Records supplied:
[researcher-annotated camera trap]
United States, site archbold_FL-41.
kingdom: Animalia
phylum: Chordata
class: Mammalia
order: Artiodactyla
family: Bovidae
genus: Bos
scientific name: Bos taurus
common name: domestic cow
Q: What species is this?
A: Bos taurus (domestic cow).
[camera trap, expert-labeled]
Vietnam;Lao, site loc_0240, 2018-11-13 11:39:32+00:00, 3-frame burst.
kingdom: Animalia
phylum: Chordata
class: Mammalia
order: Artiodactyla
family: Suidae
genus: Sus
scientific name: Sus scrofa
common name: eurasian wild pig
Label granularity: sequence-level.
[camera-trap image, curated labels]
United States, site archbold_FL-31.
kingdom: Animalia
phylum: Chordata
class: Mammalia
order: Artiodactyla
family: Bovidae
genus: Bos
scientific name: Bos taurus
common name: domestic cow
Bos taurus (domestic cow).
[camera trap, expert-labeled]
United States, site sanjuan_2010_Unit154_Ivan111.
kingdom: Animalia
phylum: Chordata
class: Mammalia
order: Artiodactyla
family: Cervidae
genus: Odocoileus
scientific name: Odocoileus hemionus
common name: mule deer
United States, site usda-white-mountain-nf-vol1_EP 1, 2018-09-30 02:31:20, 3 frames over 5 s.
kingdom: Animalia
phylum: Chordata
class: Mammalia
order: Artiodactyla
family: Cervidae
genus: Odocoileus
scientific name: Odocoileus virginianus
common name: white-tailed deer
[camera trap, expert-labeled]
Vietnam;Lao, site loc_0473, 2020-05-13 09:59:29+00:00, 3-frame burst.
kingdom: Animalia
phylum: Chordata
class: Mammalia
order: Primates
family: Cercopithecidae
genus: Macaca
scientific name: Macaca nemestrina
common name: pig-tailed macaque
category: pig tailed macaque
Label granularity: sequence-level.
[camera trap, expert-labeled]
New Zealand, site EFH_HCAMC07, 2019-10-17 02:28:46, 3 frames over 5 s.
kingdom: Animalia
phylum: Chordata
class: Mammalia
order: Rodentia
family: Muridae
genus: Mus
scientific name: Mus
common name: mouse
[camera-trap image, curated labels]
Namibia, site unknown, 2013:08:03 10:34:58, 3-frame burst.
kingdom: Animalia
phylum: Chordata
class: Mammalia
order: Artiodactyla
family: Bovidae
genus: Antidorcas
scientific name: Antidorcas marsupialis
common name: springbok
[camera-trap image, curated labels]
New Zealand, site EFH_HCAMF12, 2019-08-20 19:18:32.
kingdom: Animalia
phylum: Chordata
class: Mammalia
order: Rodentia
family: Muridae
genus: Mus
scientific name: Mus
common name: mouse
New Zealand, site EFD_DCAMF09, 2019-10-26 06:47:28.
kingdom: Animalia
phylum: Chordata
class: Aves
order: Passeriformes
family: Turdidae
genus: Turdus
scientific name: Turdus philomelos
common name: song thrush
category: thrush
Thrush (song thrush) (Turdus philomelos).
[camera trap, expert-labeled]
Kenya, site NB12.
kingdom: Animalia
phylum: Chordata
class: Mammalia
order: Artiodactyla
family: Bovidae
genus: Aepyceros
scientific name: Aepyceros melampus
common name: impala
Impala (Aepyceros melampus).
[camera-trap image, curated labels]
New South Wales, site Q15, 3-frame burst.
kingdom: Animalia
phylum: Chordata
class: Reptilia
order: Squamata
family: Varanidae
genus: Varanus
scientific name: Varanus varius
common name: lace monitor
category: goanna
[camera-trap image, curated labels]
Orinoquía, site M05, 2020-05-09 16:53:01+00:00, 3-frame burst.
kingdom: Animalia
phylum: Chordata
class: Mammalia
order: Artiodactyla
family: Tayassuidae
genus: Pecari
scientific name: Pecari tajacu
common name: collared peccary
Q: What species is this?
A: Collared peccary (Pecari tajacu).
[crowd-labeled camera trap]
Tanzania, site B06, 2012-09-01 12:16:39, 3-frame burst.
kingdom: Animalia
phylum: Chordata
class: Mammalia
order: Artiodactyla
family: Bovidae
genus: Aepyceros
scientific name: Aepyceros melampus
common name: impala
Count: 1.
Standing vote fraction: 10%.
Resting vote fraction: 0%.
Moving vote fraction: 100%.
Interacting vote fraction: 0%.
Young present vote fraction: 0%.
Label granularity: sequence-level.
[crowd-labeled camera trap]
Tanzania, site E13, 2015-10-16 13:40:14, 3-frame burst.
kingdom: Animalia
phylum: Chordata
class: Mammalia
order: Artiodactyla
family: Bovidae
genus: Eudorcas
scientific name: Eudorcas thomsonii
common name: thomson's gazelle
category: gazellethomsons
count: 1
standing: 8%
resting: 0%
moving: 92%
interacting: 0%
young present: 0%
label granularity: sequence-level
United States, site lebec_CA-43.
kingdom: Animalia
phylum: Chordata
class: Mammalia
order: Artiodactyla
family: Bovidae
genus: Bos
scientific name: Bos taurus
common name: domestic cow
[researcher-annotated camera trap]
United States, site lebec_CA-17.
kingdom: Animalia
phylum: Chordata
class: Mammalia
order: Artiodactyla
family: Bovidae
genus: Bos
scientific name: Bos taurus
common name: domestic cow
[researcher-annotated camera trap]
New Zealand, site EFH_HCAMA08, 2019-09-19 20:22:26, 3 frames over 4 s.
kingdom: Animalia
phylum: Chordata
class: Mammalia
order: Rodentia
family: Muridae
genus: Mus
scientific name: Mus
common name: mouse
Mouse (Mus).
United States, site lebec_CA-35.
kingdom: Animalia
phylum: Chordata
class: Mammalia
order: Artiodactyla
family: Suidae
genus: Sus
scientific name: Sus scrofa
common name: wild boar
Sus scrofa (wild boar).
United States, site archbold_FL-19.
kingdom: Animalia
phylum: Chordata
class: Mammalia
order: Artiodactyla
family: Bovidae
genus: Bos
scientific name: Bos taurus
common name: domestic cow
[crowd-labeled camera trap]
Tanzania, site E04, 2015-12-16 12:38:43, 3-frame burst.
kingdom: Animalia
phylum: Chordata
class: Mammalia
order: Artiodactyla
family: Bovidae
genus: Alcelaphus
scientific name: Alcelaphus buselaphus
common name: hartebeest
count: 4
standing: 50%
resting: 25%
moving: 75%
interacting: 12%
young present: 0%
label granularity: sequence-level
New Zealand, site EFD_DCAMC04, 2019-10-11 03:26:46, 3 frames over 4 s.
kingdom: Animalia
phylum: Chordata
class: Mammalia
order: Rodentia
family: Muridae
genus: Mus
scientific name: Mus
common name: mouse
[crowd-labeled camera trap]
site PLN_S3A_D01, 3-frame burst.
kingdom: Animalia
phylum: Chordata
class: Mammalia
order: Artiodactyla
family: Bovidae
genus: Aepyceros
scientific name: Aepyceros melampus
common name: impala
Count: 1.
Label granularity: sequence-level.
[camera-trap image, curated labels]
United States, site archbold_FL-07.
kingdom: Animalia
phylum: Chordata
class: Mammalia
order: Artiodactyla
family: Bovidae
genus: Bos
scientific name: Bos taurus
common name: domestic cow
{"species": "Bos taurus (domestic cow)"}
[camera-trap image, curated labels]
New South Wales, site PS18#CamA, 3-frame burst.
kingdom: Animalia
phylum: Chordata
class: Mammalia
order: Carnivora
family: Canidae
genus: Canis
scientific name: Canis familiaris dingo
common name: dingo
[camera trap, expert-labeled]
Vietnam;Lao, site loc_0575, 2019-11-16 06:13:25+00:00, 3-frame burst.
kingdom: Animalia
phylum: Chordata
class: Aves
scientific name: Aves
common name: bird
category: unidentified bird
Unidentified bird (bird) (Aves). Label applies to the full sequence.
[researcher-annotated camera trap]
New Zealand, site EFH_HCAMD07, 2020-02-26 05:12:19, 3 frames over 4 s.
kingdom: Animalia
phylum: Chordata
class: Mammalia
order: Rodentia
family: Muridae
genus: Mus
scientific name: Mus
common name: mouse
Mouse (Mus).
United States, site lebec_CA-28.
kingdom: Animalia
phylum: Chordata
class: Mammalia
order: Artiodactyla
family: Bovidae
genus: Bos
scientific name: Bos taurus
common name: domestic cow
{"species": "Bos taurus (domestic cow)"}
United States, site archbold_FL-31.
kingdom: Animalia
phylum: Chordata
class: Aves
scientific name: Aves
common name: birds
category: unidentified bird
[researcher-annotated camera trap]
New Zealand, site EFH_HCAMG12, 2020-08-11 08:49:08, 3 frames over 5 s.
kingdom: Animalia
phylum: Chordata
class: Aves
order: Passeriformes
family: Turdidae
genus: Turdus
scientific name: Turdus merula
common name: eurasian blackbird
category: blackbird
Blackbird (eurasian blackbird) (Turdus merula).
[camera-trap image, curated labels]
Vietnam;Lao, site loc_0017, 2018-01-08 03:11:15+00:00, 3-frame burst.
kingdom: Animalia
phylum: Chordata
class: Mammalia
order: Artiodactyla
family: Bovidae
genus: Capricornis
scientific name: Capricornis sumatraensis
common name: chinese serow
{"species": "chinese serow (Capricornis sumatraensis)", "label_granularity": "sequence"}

Task: How many of the listing's lines include "South"? State only that number.

Your response: 2